SQL> COL COLUMN_NAME FORMAT a20
SQL> COL NDV FORMAT 999
SQL> SELECT COLUMN_NAME, NUM_DISTINCT AS "NDV", HISTOGRAM
FROM DBA_TAB_COL_STATISTICS
WHERE OWNER = 'SH'
AND TABLE_NAME = 'CUSTOMERS'
AND COLUMN_NAME IN ('CUST_STATE_PROVINCE', 'COUNTRY_ID');
no rows selected
SQL> SELECT COUNT(*)
FROM sh.customers
WHERE cust_state_province = 'CA';
COUNT(*)
----------
3341
SQL> SELECT * FROM TABLE(DBMS_XPLAN.DISPLAY_CURSOR(FORMAT=>'ALLSTATS +COST +NOTE'));
PLAN_TABLE_OUTPUT
------------------------------------------------------------------------------------------------------------------------------------------------------
SQL_ID 6zdafycfjtjyk, child number 0
-------------------------------------
SELECT COUNT(*) FROM sh.customers WHERE cust_state_province = 'CA'
Plan hash value: 296924608
-------------------------------------------------------------------------------------------------------
| Id | Operation | Name | Starts | E-Rows | Cost (%CPU)| A-Rows | A-Time | Buffers |
-------------------------------------------------------------------------------------------------------
| 0 | SELECT STATEMENT | | 1 | | 444 (100)| 1 |00:00:00.01 | 1562 |
| 1 | SORT AGGREGATE | | 1 | 1 | | 1 |00:00:00.01 | 1562 |
|* 2 | TABLE ACCESS FULL| CUSTOMERS | 1 | 2613 | 444 (1)| 3341 |00:00:00.01 | 1562 |
-------------------------------------------------------------------------------------------------------
Predicate Information (identified by operation id):
---------------------------------------------------
2 - filter("CUST_STATE_PROVINCE"='CA')
Note
-----
- dynamic statistics used: dynamic sampling (level=2)
Como a tabela não tinha esta estatísticas, o Dynamic Sampling, falei aqui neste post, estimou uma cardinalidade de 2613, quando na verdade foi de 3341. Veja como seria sem o Dynamic Sampling antes de continuarmos.

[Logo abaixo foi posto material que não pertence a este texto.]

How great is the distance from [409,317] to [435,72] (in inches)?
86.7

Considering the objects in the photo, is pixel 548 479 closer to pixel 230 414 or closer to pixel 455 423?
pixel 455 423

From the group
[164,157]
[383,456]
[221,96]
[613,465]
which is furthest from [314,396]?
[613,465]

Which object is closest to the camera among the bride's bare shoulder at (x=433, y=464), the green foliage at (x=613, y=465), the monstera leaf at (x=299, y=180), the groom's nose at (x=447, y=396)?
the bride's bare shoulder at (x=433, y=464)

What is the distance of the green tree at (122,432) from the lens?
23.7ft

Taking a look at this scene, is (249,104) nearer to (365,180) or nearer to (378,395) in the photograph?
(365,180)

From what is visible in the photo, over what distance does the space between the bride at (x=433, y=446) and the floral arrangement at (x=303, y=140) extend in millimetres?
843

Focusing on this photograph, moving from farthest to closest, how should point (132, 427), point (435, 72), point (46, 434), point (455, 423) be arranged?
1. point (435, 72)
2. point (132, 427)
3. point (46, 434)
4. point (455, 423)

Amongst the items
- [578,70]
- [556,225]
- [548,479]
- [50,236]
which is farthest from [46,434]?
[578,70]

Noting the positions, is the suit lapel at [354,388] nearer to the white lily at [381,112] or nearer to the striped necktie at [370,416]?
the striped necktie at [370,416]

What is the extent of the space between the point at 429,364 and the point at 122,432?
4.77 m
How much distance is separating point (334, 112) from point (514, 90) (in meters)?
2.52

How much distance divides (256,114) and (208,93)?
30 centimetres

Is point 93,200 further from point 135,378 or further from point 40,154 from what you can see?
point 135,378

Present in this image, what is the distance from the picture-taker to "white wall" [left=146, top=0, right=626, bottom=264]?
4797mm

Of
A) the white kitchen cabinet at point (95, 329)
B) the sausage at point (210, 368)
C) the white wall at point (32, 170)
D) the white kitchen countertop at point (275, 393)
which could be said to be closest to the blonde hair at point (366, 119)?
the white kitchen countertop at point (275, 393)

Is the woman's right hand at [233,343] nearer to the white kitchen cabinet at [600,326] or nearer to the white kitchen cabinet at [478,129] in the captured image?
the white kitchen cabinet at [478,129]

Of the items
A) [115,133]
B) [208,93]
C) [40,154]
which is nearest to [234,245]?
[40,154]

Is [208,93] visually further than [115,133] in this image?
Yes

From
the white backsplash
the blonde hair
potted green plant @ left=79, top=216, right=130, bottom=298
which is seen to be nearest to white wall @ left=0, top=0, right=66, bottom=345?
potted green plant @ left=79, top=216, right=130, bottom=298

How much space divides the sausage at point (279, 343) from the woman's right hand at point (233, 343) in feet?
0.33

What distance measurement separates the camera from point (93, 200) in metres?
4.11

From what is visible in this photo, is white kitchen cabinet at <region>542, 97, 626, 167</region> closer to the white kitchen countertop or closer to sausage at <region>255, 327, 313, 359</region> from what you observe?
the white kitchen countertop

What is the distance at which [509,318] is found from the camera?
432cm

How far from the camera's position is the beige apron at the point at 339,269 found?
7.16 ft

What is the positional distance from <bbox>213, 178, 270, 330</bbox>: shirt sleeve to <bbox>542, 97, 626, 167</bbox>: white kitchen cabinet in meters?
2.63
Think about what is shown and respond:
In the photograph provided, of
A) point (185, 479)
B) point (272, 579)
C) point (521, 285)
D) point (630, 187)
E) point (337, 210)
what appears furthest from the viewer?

SQL> alter system set optimizer_dynamic_sampling=0;
System altered.
SQL> SELECT COUNT(*)
FROM sh.customers
WHERE cust_state_province = 'CA';
COUNT(*)
----------
3341
SQL> SELECT * FROM TABLE(DBMS_XPLAN.DISPLAY_CURSOR(FORMAT=>'ALLSTATS +COST +NOTE'));
PLAN_TABLE_OUTPUT
--------------------------------------------------------------------------------------------------------------------------------------------------------------------------------------------------------
SQL_ID 6zdafycfjtjyk, child number 0
-------------------------------------
SELECT COUNT(*) FROM sh.customers WHERE cust_state_province = 'CA'
Plan hash value: 296924608
-------------------------------------------------------------------------------------------------------
| Id | Operation | Name | Starts | E-Rows | Cost (%CPU)| A-Rows | A-Time | Buffers |
-------------------------------------------------------------------------------------------------------
| 0 | SELECT STATEMENT | | 1 | | 445 (100)| 1 |00:00:00.01 | 1562 |
| 1 | SORT AGGREGATE | | 1 | 1 | | 1 |00:00:00.01 | 1562 |
|* 2 | TABLE ACCESS FULL| CUSTOMERS | 1 | 1331 | 445 (1)| 3341 |00:00:00.01 | 1562 |
-------------------------------------------------------------------------------------------------------
Predicate Information (identified by operation id):
---------------------------------------------------
2 - filter("CUST_STATE_PROVINCE"='CA')
O erro foi ainda pior. Mas, vamos agora coletar as estatísticas e testar novamente.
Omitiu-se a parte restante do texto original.